Varoufakis wants to work within the democratic framework, but he also wants to alter it greatly. His goals include socializing debt, stabilizing debtor countries’ economic growth, and democratizing the EU bureaucracy. He believes harsh austerity measures are nothing more than a terrible economic policy that is guaranteed to fail. He writes:

“Austerity is a morality play pressed into the service of legitimizing cynical wealth transfers from the have-nots to the haves in times of crisis, in which debtors and sinners must be made to pay for their misdeeds.”
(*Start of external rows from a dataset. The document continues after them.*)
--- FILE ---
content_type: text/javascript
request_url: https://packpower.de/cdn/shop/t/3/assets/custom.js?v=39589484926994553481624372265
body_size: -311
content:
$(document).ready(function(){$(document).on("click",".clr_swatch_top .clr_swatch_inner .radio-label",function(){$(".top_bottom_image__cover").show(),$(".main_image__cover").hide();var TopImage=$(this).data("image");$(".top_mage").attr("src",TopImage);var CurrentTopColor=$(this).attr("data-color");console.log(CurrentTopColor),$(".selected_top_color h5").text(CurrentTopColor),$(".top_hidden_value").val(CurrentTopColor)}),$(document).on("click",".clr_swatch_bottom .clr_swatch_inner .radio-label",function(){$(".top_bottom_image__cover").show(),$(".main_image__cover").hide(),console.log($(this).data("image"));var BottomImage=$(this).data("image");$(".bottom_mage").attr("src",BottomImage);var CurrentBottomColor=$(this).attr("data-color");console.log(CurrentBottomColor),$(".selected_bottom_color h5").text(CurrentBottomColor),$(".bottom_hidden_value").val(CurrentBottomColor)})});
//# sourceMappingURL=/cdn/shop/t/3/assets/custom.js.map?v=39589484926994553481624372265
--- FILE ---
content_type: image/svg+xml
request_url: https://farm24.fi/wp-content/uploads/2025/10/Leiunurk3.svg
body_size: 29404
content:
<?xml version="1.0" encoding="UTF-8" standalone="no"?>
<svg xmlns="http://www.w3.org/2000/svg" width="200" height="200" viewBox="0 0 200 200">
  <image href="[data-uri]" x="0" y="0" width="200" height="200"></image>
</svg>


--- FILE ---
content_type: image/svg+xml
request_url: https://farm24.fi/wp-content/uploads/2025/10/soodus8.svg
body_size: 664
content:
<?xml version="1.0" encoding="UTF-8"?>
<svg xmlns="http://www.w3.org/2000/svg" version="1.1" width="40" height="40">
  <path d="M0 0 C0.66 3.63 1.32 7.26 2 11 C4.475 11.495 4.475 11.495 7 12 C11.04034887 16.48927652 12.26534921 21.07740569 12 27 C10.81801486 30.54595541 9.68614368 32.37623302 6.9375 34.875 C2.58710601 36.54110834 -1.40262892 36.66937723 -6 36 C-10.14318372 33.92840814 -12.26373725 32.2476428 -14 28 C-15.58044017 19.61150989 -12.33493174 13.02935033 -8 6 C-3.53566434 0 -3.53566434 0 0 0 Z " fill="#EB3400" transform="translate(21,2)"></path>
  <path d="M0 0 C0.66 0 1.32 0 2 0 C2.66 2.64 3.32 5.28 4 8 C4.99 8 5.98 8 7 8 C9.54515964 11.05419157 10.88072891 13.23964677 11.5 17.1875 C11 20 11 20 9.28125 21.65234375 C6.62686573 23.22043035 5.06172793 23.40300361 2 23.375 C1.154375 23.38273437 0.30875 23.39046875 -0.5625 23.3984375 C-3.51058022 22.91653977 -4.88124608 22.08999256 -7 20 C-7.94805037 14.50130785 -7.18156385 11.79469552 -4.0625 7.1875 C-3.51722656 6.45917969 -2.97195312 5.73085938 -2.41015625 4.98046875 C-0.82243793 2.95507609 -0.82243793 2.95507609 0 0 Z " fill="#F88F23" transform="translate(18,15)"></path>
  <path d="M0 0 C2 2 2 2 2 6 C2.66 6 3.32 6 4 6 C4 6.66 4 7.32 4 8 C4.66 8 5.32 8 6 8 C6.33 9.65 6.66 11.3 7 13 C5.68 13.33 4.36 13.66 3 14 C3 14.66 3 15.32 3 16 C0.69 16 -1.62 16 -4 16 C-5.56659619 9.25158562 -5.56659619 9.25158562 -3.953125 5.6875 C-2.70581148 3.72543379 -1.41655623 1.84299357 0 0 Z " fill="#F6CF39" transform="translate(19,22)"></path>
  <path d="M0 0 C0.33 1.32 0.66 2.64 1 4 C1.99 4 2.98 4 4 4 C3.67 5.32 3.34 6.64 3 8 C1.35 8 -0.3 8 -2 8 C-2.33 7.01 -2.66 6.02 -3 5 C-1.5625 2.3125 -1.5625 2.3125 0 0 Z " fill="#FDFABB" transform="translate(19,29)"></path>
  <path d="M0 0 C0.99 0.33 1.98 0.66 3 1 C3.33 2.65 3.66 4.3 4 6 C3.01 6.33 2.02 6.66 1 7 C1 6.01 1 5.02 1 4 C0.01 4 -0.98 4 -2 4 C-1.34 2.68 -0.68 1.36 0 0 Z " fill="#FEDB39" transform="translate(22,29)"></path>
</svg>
But Varoufakis’ cogent arguments are hurt by his seeming inability to really address, describe or feel the human suffering that surrounds him. One senses he can see it only on an intellectual plane, divorced from the harsh realities of the street. Varoufakis lives with his second wife, wealthy installation artist Danae Stratou, in Athens. Stratou’s father is a millionaire Greek industrialist. The tabloid papers in Greece have had a field day photographing Varoufakis, with his chiseled good looks, rock star wardrobe, and his beautiful wife frolicking at their stunning vacation homes.

When asked by a reporter, during the crisis he was attempting to negotiate as Greece’s finance minister, if he ever noticed the long lines of pensioners at the ATM machines desperate to retrieve their savings, or the scarcity of goods on supermarket shelves, he replied defensively that he and his wife were living in an austere fashion as well.

The pictures of him and Stratou at one of her family’s magnificent homes, with the sun shining on their sun-kissed faces, told a different story.